You don't need to escape the $ since it's the at the start of the pattern and can't match an EOL here. And you don't need to escape the ] since it doesn't have a matching starting [. However there's certainly no harm in escaping these characters if you can't remember all the rules. See :help pattern.txt for the full details, but don't try to digest it all in one go!
If you want to get fancy, you can do:
:%s/$data\['\zsuser\ze']/session\u&/g
& refers to the entire matched text (delimited by \zs and \ze if present), so it becomes 'user' in this case. The \u when used in a replacement string makes the next character upper-case. I hope this helps.
Search and replace in vim is almost identical to sed, so use the same escapes as you would with that:
:%s/\$data\['user'\]/$data['session']/g
Note that you only really need to escape special characters in the search part (the part between the first set of //s). The only character you need to escape in the replace part is the escape character \ itself (which you're not using here).
The [ char has a meaning in regex. It stands for character ranges. The $ char has a meaning too. It stands for end-line anchor. So you have to escape a lot of things. I suggest you to try a little plugin like this or this one and use a visual search.
I have a file containing string like this one :
print $hash_xml->{'div'}{'div'}{'div'}[1]...
I want to replace {'div'}{'div'}{'div'}[1] by something else.
So I tried
%s/{'div'}{'div'}{'div'}[1]/by something else/gc
The strings were not found. I though I had to escape the {,},[ and ]
Still string not found.
So I tried to search a single { and it found them.
Then I tried to search {'div'}{'div'}{'div'} and it found it again.
Then {'div'}{'div'}{'div'}[1 was still found.
To find {'div'}{'div'}{'div'}[1]
I had to use %s/{'div'}{'div'}{'div'}[1\]
Why ?
vim 7.3 on Linux
The [] are used in regular expressions to wrap a range of acceptable characters.

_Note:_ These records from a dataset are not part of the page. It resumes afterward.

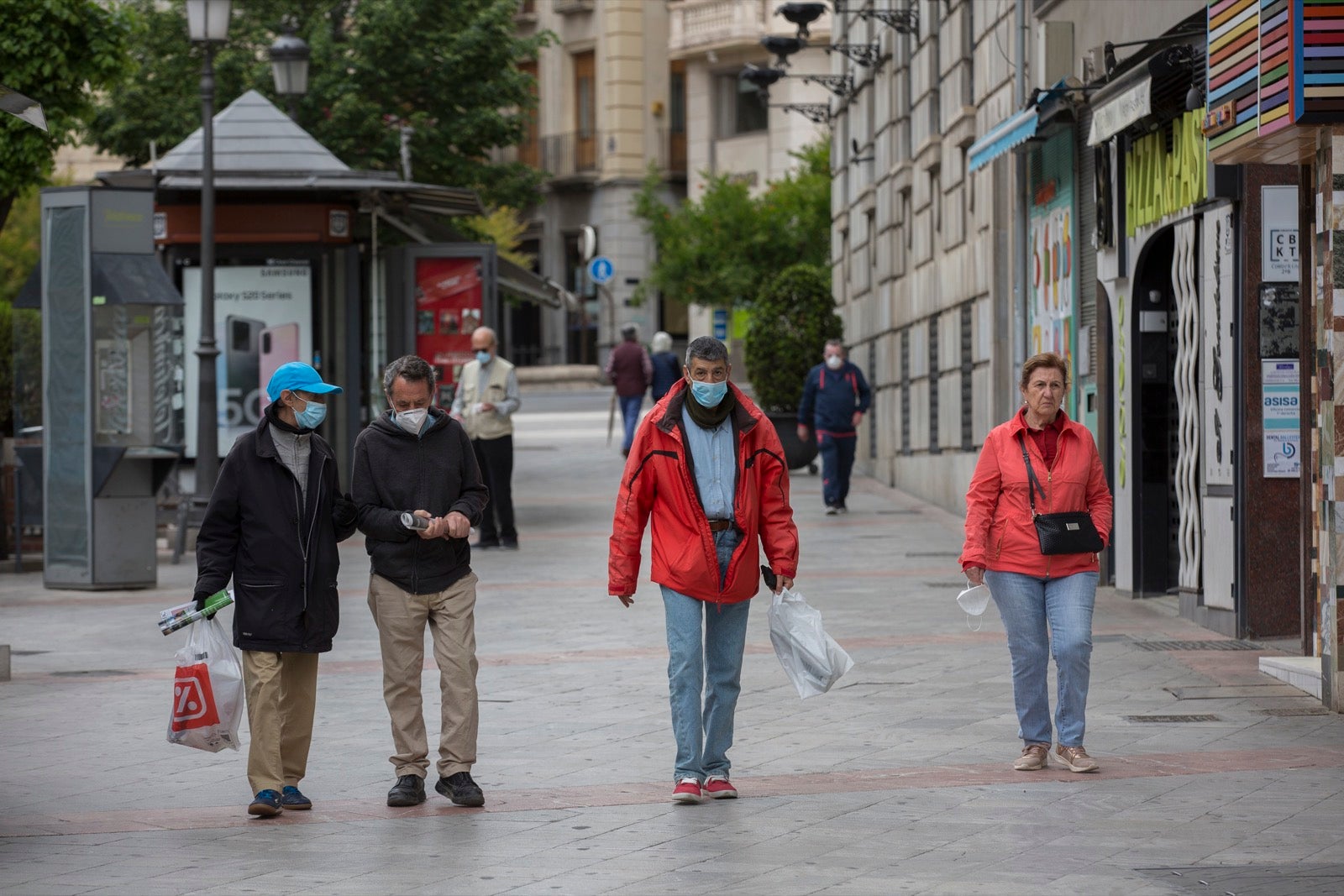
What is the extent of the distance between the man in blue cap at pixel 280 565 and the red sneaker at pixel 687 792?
4.35ft

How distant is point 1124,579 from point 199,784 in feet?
26.3

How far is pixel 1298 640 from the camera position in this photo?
1185cm

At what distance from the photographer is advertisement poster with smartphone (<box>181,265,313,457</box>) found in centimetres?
2025

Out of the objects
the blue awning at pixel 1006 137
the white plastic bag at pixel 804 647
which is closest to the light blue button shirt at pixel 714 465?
the white plastic bag at pixel 804 647

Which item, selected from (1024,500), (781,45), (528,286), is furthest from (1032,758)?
(781,45)

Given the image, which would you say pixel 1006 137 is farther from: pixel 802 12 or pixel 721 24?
pixel 721 24

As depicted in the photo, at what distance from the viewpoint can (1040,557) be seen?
8.30 meters

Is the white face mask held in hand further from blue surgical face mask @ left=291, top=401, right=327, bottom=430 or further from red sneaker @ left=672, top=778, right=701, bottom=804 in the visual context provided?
blue surgical face mask @ left=291, top=401, right=327, bottom=430

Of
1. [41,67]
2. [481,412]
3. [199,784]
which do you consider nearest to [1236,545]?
[199,784]

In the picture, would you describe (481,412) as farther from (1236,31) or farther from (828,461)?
(1236,31)

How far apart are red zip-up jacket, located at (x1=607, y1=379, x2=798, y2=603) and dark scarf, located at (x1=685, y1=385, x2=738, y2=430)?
4 centimetres

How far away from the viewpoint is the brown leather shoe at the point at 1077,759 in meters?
8.16

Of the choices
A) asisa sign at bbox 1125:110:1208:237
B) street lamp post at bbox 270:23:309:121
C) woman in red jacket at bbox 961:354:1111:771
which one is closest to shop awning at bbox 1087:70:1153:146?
asisa sign at bbox 1125:110:1208:237

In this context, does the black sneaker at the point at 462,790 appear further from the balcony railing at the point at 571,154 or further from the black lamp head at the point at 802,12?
the balcony railing at the point at 571,154
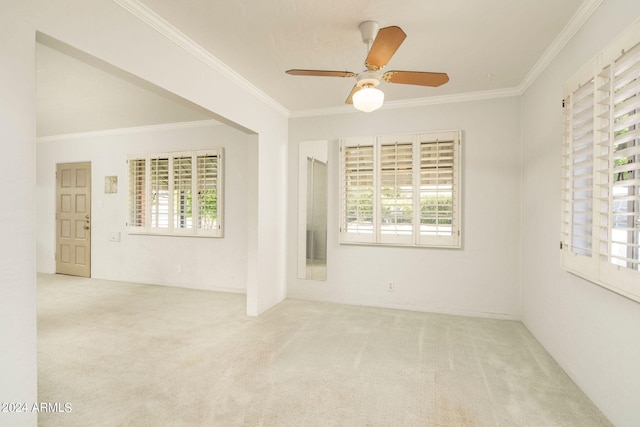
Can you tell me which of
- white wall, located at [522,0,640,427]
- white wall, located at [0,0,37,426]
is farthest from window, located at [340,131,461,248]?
white wall, located at [0,0,37,426]

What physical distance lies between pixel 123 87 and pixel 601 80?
4.21 m

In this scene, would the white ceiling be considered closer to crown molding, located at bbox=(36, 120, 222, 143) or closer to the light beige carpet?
crown molding, located at bbox=(36, 120, 222, 143)

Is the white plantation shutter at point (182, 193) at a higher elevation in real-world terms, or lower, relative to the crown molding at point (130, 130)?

When both are supplied unescaped, vim is treating the search string as a regex.
So when you leave it out, or escape the final character, vim cannot interpret a single bracket in a regex context, so does a literal search (basically the best it can do given the search string).
Personally, I would escape the opening and closing square brace to ensure that the meaning is clear.
That's because the [ and ] characters are used to build the search pattern.
See :h pattern and use the help file pattern.txt to try the following experiment:
Searching for the "[9-0]" pattern (without quotes) using /[0-9] will match every digit from 0 to 9 individually (see :h \[)
Now, if you try /\[0-9] or /[0-9\] you will match the whole pattern: a zero, an hyphen and a nine inside square brackets. That's because when you escape one of [ or ] the operator [*] ceases to exist.
Using your search pattern, /{'div'}{'div'}{'div'}[1\] and /{'div'}{'div'}{'div'}\[1] should match the same pattern which is the one you want, while /{'div'}{'div'}{'div'}[1] matches the string {'div'}{'div'}{'div'}1.
In order to avoid being caught by these special characters in regular expressions, you can try using the very magic flag.
E.g.:
:%s/\V{'div'}[1]/replacement/
Notice the \V flag at the beginning of the line.
Because the square brackets mean that vim thinks you're looking for any of the characters inside. This is known as a 'character class'. By escaping either of the square brackets it lets vim know that you're looking for the literal square string ending with '[1]'.
Ideally you should write your expression as:
%s/{'div'}{'div'}{'div'}\[1\]/replacement string/
to ensure that the meaning is completely clear.